# [Given problem 1]
Write out the full passage about Gurdjieff's tale of the first cosmic disaster again, word for word.

# [Source excerpt]
((
These beings go by the titles of Archangel, Angel, Saint, etc. Their main job is to monitor and regulate “energy exchanges” between the bodies of the solar system. They must do this in a way that sustains not only the solar system and the flourishing of its various planets (many of which are inhabited by life forms), but they must do this in a way that does not violate cosmic principles (laws). Thus, these “Archangels,” etc., are experts in the field of “cosmic energy distribution and balancing.” They are the “World-creators–World-maintainers.” At bottom, they are “spiritual scientists” (forgive the oxymoron).

But it turns out they are not all-knowing, and according to Beelezebub’s tale, they can make mistakes of disastrous consequences for man.

Although it is impossible to do justice to a work of over 1,000 pages in a short article, we can sketch out some of the main ideas.

 

The First Disaster

Gurdjieff’s tale commences with the first cosmic disaster ever to befall planet Earth, which he uses as the background for a concept of Original Sin strikingly different from the Judeo-Christian one.

This first disaster was the ancient comet strike on Earth that carved the Moon (in this tale actually two moons) out of the body of the Earth. It was a disaster for the very reason that the above-mentioned “saints” did not see it coming.

According to the tale, mankind first appeared on Earth shortly after this catastrophe took place. In a nutshell, mankind had to be introduced on Earth when the solar system was suddenly, unexpectedly complicated by the unforeseen appearance of two new planets, Moon and Anulios.  Then mankind had to be introduced because, as Beelzebub tells us, a certain “human suffering” was required in order to smooth out the disturbances to the cosmic energy balance occasioned by the effects of the comet strike on Earth.

The Moon as a “massive body” physically torn out of the Earth, according to this myth, gained “planetary status” thereby. The unexpected separation of Moon from Earth required the “saints” to recalculate how to maintain the overall balance of energies as between the “source” (Earth) and its separated part, the Moon (actually two moons). What was required was a certain “shifting and rebalancing of energies” from precisely mankind to the Moon in order to rebalance the energy distribution of the solar system caused by this unexpected situation, thus to maintain the Cosmic Order, the Plan.
))
(Source data)
((
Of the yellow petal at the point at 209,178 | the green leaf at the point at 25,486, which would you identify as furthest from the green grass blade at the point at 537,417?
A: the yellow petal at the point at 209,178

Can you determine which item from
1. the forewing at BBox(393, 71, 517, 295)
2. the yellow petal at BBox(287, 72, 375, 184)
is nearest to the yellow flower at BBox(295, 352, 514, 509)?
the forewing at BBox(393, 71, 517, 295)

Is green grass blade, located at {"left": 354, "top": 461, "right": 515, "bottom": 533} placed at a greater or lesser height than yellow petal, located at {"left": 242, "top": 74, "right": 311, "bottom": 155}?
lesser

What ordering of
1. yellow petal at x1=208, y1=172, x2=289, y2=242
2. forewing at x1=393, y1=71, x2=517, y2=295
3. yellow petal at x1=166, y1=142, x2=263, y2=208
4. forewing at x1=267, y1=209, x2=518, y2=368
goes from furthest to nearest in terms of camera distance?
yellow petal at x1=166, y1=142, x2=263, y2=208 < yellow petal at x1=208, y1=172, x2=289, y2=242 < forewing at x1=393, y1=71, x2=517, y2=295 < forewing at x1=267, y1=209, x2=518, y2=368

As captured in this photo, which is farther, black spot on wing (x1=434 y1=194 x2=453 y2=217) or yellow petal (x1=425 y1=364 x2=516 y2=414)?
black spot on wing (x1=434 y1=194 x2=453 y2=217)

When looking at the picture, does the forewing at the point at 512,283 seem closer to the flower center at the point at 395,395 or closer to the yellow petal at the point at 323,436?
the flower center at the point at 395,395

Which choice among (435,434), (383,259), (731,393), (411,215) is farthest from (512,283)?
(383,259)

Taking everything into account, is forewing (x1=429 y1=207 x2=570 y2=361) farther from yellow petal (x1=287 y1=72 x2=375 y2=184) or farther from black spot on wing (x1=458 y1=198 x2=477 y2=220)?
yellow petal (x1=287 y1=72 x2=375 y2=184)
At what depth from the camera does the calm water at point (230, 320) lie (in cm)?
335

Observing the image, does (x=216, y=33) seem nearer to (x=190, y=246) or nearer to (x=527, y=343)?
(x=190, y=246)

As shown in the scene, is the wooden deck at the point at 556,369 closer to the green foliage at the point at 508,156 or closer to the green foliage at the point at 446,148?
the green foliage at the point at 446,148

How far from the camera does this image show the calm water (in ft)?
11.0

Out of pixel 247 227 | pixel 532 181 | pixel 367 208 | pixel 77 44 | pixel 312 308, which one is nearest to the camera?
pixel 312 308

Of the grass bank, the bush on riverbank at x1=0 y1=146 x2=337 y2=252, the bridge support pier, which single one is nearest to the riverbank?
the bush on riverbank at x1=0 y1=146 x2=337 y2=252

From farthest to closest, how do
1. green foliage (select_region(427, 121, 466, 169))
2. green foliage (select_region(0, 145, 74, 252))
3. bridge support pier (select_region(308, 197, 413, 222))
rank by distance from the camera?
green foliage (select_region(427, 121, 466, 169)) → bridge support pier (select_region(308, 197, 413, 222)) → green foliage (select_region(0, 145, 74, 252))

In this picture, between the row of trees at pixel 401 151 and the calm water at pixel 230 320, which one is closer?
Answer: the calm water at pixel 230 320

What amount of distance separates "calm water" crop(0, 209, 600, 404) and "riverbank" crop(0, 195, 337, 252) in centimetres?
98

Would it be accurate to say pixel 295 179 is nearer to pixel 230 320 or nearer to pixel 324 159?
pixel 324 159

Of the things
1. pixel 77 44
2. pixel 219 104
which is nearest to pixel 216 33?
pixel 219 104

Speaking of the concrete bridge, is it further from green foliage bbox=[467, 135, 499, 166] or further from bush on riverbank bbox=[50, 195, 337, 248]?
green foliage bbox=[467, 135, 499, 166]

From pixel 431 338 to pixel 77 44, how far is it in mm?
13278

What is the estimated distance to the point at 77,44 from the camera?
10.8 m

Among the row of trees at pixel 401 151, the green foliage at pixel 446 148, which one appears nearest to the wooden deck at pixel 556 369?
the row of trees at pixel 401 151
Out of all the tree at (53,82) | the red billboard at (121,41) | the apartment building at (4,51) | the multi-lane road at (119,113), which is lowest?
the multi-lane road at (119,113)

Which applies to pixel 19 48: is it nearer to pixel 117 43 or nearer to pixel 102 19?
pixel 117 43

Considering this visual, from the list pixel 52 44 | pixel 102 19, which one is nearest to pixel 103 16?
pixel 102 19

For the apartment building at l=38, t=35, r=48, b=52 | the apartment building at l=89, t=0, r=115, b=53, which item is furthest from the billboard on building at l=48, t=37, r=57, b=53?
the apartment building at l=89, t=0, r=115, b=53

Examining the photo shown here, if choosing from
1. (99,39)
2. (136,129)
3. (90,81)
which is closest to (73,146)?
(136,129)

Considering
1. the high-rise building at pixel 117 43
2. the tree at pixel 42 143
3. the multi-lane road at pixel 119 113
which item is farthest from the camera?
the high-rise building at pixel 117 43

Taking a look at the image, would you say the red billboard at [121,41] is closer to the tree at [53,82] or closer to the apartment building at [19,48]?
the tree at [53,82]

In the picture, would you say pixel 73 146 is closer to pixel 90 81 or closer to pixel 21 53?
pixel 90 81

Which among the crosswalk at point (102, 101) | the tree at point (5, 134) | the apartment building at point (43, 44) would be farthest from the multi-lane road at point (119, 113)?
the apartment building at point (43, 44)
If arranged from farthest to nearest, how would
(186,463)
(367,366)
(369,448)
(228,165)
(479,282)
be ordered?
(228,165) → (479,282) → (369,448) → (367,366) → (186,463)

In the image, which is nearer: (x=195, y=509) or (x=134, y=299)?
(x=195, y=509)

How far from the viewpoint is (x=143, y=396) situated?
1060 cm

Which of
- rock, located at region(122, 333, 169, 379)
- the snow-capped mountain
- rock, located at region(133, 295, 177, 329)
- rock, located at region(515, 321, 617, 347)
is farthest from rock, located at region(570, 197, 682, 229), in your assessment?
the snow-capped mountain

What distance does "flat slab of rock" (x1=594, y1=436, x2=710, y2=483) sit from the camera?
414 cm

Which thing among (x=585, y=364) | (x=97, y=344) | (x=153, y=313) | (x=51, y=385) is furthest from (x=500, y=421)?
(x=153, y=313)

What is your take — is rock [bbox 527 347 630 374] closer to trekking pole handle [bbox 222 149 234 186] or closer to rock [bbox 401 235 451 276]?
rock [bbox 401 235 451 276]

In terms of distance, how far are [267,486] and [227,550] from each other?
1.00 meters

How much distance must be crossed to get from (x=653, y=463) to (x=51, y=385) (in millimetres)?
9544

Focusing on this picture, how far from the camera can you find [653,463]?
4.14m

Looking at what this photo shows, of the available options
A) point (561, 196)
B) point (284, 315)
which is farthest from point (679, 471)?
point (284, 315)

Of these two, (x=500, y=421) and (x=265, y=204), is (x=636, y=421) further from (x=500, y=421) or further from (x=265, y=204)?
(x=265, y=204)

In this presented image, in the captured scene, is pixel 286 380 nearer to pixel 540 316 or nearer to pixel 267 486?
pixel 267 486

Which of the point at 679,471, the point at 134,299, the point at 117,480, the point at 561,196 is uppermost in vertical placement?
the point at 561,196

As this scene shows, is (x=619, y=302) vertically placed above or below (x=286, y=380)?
))
# [Given problem 2]
Transcribe everything in the entries from the line containing "How far from the camera does" down to the line containing "green foliage (select_region(427, 121, 466, 169)) →", including both of those lines.

# [Written reply 1]
These beings go by the titles of Archangel, Angel, Saint, etc. Their main job is to monitor and regulate “energy exchanges” between the bodies of the solar system. They must do this in a way that sustains not only the solar system and the flourishing of its various planets (many of which are inhabited by life forms), but they must do this in a way that does not violate cosmic principles (laws). Thus, these “Archangels,” etc., are experts in the field of “cosmic energy distribution and balancing.” They are the “World-creators–World-maintainers.” At bottom, they are “spiritual scientists” (forgive the oxymoron).

But it turns out they are not all-knowing, and according to Beelezebub’s tale, they can make mistakes of disastrous consequences for man.

Although it is impossible to do justice to a work of over 1,000 pages in a short article, we can sketch out some of the main ideas.

 

The First Disaster

Gurdjieff’s tale commences with the first cosmic disaster ever to befall planet Earth, which he uses as the background for a concept of Original Sin strikingly different from the Judeo-Christian one.

This first disaster was the ancient comet strike on Earth that carved the Moon (in this tale actually two moons) out of the body of the Earth. It was a disaster for the very reason that the above-mentioned “saints” did not see it coming.

According to the tale, mankind first appeared on Earth shortly after this catastrophe took place. In a nutshell, mankind had to be introduced on Earth when the solar system was suddenly, unexpectedly complicated by the unforeseen appearance of two new planets, Moon and Anulios.  Then mankind had to be introduced because, as Beelzebub tells us, a certain “human suffering” was required in order to smooth out the disturbances to the cosmic energy balance occasioned by the effects of the comet strike on Earth.

The Moon as a “massive body” physically torn out of the Earth, according to this myth, gained “planetary status” thereby. The unexpected separation of Moon from Earth required the “saints” to recalculate how to maintain the overall balance of energies as between the “source” (Earth) and its separated part, the Moon (actually two moons). What was required was a certain “shifting and rebalancing of energies” from precisely mankind to the Moon in order to rebalance the energy distribution of the solar system caused by this unexpected situation, thus to maintain the Cosmic Order, the Plan.

# [Written reply 2]
How far from the camera does this image show the calm water (in ft)?
11.0

Out of pixel 247 227 | pixel 532 181 | pixel 367 208 | pixel 77 44 | pixel 312 308, which one is nearest to the camera?
pixel 312 308

Of the grass bank, the bush on riverbank at x1=0 y1=146 x2=337 y2=252, the bridge support pier, which single one is nearest to the riverbank?
the bush on riverbank at x1=0 y1=146 x2=337 y2=252

From farthest to closest, how do
1. green foliage (select_region(427, 121, 466, 169))
2. green foliage (select_region(0, 145, 74, 252))
3. bridge support pier (select_region(308, 197, 413, 222))
rank by distance from the camera?
green foliage (select_region(427, 121, 466, 169)) → bridge support pier (select_region(308, 197, 413, 222)) → green foliage (select_region(0, 145, 74, 252))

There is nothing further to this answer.